The Apocalypse Garden

IMG_0226Ever since I moved to Iowa, I’ve been practicing at gardening. It is one of the skills that came naturally to my grandparents who grew up and raised kids in the hardest of times. I have learned that pretty much anything temperate will grow well in Iowa whose growing season can be stretched with an early planting (risking frost), and a second one in July. The box garden above came about because the ground though once used as a corn field, was in fact fairly hard and difficult to manage, and the critters (deer and rabbits) were also very difficult to manage. It is basically pressure treated lumber, three 16x12x1.5 inch pieces, two cut in half, and one cut in fourths to create two adjoining boxes. The lengths were such that we could drive the pieces home from Home Depot in our Honda CRV. This creates 64 cubic feet of volume. The area was chosen because it was in the summer sun path between the homes -it gets full sun from daybreak to sunset. We’ll be getting unbelievable tomatoes this year (knock on wood), but also specialty Korean vegetables that are very difficult to get from the grocery. My goal is to eventually make kimchi from dirt.

The idea that we need to live locally is one that is gaining favor.
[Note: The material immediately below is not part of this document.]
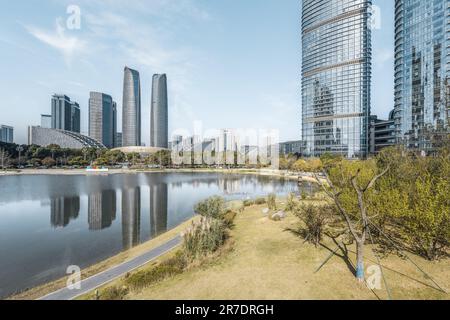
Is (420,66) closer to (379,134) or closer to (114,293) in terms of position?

I just had a plate of blackberries shipped in from Chile and bought from Costco. Though convenient and delicious, it is also a bit unnatural. Out of season, people would eat canned fruit or preserves, not unripe fruit shipped from the antipodes and ripened in a box.

The boxes took about a total of a half hour to build with an electric drill and wood screws. Each 55quart back of gardening soil is 2.1 cubic feet, so we’ll need to get another 15 bags to fill the other box -we filled one with about 14 bags. This is costly, I know, but who has time to get dirt, lawn clippings, and shit in a bucket for  a year to make your own topsoil -it isn’t that bad yet. The skills are not lost -just ask anybody over 70, and they all know how to garden and can to stow food for the winter.